Across this equator lies a world completely foreign, one of whimsy and spontaneity.  The Trinity of Chaos (Aphrodite), headed by Deoch the Spark, epitomizes life and all of its random wonderfulness.  It is through the blessing of Deoch that Aislings came to be, and creativity was let loose upon the world.  Artists, poets, drunkards and whores, all can be found under the arms of Deoch.  On the right of Deoch, sits Glioca, in the form of passion.  Here we see fervor for life, love, and all that can be offered, through the giving and taking of experiences.  The heat of a moment, the quiver of a lip, all these things belong to her, and the whimsy of such fantasies only await a chance encounter or brief encounter.  However, there is a darker side to the Trinity of Chaos.  To the right of Deoch sits Sgrios, in the aspect of Entropy.  Hatred, anger, frustration, and sadness all take roost in the deep recesses of the the soul, each a gift from the father of fear.  It is this motiviation, fear, that drives men to feats of great atrocity, without any apparent reason or sense to their actions.
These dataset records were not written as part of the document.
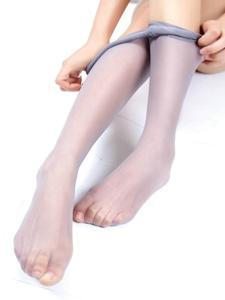 性感美女丝袜美腿翘臀惊艳写真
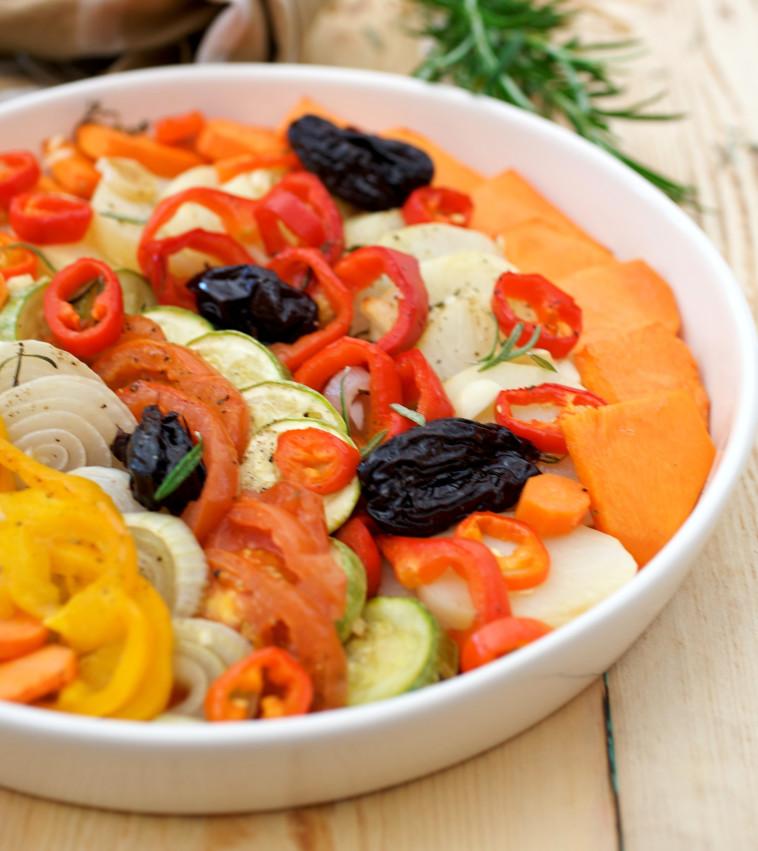 ירקות אפויים ברוזמרין, תימין וסילאן. צילום: פסקל פרץ רובין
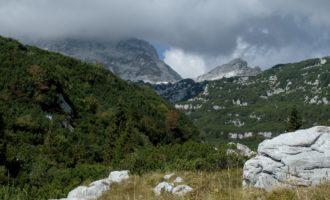 Blick über das Rupa-Tal zur Velika Crnelska Spica (dort ist die Grenze zwischen Slowenien und Italien)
Once again, the balance of forces can be seen in the octagram, through the influence of Neutrality, as represented by Cail and Ceannlaidir.  Both War and Nature touch on each aspect, and through this unity of opposition, discernment can arise.  Following the path of Order to strictly leads to the squelching of creativity and expression, in favor of logic overruling sense.  On the reverse, letting oneself be captured by flights of whim would lead to the undermining of society and the destruction of the very fabric which holds our world together.


Light against Darkness

Figure 5
Light and Darkness

Curiously enough, both Light and Darkness enter the Octogram through the influence of the Trinity of Chaos.  Our Lady of Light, Danaan, gave us her daughter Glioca, and through her love of Deoch, allowed the creation of the Aisling.  However, the Lord of Darkness, Chadul, was once served by Deoch, with Sgrios as his means of defeating mankind.  It is this reason that Gramail is called the weakest of all the Gods, for he is beset on both sides by Light and Dark.  Those of Glioca chide him for his lack of compassion, while those of Sgrios chafe under his rules and measures which stifle the decay of both the land and its people.  However, given the current state of indisposition held by both Danaan and Chadul through the Great Sacrifice, Gramail has been given more room in which to seek out his goals.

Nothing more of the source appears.